Le 3 janvier 2022, dans une note adressée à son personnel, le premier procureur noir de Manhattan, Alvin Bragg, a évoqué en ces termes ses premières expériences avec les policiers et les criminels en tant que « fils de Harlem ».

Cette note a valu à son auteur sa première controverse pour d’autres raisons qui seront expliquées plus loin. Mais elle permet de mesurer d’entrée de jeu la distance entre le New York d’Alvin Bragg et celui de Donald Trump, ce rejeton d’une riche famille de Queens dont il a obtenu l’inculpation historique la semaine dernière.

Non pas qu’Alvin Bragg soit né de parents pauvres. Le juriste de 49 ans a grandi au sein d’une famille de la classe moyenne qui habitait dans Strivers’ Row, secteur de Harlem dont les belles maisons mitoyennes ont longtemps attiré la bourgeoisie de ce quartier majoritairement noir et hispanique.

Mais Alvin Bragg incarne une version du rêve américain qui n’a rien à voir avec celle de Donald Trump.

On connaît l’histoire du fils de Queens, qui est devenu le premier ancien président américain à être inculpé pour un crime.
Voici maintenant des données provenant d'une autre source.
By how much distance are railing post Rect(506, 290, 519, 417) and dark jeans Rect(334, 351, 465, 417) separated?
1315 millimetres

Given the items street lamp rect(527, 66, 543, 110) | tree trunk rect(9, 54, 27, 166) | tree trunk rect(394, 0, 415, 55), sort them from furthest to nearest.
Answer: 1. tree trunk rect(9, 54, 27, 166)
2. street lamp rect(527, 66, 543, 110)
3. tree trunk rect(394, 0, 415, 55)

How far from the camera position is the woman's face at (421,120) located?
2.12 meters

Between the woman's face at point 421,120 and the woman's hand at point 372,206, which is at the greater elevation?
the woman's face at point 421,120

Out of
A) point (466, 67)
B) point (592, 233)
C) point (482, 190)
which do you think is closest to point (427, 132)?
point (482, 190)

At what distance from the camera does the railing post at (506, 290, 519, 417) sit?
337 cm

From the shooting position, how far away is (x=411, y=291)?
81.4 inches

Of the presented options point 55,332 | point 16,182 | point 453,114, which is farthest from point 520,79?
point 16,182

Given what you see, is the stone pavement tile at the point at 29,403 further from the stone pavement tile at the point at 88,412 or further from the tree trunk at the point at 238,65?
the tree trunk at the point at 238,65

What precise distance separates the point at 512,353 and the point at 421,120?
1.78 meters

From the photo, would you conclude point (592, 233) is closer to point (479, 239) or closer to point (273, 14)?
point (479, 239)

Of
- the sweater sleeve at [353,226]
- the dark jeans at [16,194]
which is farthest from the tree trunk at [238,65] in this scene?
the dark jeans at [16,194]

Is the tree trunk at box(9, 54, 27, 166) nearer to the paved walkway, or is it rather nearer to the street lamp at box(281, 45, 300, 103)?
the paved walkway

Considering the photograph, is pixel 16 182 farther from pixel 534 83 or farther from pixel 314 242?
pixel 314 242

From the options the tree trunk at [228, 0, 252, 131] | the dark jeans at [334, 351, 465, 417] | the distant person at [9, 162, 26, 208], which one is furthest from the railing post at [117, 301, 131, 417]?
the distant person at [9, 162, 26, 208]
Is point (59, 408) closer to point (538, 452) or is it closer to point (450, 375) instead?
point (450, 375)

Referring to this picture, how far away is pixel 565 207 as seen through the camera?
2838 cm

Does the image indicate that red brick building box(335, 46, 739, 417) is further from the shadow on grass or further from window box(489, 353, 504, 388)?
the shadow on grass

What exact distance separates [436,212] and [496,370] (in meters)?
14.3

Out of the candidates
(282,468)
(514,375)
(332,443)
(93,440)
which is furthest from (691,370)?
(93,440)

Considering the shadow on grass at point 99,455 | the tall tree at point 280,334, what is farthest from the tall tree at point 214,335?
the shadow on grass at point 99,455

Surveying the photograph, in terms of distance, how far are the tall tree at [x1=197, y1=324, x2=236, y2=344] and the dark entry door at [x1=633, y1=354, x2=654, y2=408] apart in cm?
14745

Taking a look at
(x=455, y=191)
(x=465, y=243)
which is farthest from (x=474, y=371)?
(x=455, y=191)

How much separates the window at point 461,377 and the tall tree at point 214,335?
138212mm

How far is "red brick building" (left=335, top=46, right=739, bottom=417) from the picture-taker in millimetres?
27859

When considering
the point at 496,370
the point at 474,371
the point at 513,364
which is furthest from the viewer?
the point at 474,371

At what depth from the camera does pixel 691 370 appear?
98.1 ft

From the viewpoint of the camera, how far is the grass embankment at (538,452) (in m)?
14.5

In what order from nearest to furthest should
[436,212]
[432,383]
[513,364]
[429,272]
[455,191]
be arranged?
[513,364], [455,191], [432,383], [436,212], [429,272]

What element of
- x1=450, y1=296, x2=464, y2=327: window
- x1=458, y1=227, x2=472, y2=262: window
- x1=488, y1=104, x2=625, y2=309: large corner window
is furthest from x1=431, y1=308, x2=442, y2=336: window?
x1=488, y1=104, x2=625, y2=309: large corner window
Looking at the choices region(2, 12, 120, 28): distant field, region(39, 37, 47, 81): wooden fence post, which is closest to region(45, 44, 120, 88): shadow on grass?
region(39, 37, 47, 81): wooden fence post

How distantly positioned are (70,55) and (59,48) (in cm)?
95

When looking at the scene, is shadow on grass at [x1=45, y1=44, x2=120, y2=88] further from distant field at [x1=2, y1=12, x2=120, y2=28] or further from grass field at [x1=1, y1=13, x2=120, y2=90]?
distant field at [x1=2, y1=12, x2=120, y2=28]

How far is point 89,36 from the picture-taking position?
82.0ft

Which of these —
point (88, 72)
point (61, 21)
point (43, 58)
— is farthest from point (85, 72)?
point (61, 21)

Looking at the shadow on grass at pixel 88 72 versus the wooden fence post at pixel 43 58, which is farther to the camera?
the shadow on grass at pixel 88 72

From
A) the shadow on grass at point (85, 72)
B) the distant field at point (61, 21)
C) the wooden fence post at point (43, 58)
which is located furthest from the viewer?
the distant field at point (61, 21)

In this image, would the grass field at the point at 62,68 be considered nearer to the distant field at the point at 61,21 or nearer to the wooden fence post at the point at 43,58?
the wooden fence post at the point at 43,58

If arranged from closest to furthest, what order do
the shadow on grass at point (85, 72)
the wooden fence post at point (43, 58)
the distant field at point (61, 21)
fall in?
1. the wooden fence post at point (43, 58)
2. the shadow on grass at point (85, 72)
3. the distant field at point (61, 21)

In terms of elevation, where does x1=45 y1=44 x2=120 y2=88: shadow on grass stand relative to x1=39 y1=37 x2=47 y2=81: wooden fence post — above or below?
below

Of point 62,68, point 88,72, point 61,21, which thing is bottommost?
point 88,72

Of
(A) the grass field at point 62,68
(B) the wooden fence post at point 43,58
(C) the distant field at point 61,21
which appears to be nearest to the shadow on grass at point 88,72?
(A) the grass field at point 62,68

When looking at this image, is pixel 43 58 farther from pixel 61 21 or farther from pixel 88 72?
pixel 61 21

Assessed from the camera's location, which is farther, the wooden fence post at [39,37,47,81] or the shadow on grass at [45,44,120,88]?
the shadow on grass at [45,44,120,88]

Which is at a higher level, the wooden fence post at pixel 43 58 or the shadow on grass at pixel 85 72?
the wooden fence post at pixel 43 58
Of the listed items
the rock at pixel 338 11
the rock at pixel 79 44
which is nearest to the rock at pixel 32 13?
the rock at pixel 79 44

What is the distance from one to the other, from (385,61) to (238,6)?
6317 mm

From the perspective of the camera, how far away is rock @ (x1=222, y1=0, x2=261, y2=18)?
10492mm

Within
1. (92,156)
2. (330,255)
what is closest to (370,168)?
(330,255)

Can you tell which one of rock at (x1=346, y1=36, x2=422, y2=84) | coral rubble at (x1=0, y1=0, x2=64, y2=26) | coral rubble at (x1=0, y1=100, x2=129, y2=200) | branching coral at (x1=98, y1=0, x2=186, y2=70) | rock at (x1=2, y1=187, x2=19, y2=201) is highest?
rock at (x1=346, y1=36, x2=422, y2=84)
On connaît moins celle d’Alvin Bragg, dont la trame est dictée par une conception de la justice marquée au coin du progressisme.

En 1995, cette histoire retient déjà l’attention du Harvard Crimson, journal de la prestigieuse université américaine, qui consacre au futur diplômé de la faculté de droit un article intitulé « The Anointed One » (L’Oint), une référence au Messie. À son sujet, un doyen de l’université dit : « Je le pousserais vers la politique parce qu’il est l’exemple parfait d’un politicien d’envergure qui peut attirer les votes des électeurs blancs et noirs. »
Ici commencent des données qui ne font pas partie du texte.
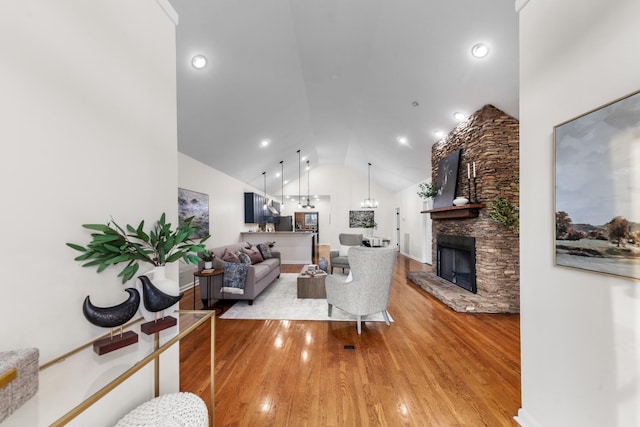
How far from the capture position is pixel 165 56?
5.23 ft

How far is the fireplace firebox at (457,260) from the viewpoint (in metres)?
4.01

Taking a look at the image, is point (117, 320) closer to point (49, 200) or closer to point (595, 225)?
point (49, 200)

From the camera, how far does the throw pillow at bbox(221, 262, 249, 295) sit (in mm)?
3707

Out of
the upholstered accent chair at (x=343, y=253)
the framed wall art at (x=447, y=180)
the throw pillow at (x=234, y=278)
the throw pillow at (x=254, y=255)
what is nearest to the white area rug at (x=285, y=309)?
the throw pillow at (x=234, y=278)

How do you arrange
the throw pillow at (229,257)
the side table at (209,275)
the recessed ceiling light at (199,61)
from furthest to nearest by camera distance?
1. the throw pillow at (229,257)
2. the side table at (209,275)
3. the recessed ceiling light at (199,61)

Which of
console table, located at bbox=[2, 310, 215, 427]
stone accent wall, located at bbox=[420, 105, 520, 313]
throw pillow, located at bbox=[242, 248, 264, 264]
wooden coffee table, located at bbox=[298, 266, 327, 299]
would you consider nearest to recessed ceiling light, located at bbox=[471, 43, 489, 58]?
stone accent wall, located at bbox=[420, 105, 520, 313]

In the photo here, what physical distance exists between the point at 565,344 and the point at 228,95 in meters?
4.40

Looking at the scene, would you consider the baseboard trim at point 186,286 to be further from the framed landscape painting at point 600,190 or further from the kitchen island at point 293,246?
the framed landscape painting at point 600,190

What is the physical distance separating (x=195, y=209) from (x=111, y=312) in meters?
4.34

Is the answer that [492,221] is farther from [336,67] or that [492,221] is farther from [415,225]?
[415,225]

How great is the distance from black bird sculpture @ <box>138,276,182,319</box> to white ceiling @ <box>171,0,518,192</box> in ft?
8.63

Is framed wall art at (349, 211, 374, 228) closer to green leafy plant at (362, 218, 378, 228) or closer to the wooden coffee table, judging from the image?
green leafy plant at (362, 218, 378, 228)

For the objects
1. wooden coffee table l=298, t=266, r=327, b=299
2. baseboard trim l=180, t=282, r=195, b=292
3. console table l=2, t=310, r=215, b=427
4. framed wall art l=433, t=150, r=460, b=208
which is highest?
framed wall art l=433, t=150, r=460, b=208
Alvin Bragg se défend à l’époque d’être intéressé par la politique. Il le démontre pendant deux décennies, travaillant notamment pour le procureur des États-Unis pour le district sud de New York et pour le procureur général de l’État de New York, qui fait de lui son adjoint en 2017.

Deux ans plus tard, Alvin Bragg se résout enfin à briguer les suffrages sous la bannière démocrate, annonçant sa candidature à l’élection pour le poste de procureur de Manhattan, prévue pour novembre 2021. Au début de sa campagne, la criminalité new-yorkaise n’est pas loin de son plancher historique. Et son appel en faveur d’une réforme du système de justice pénal s’inscrit dans un mouvement national qui s’amplifiera après le meurtre de George Floyd aux mains de policiers de Minneapolis, en mai 2020.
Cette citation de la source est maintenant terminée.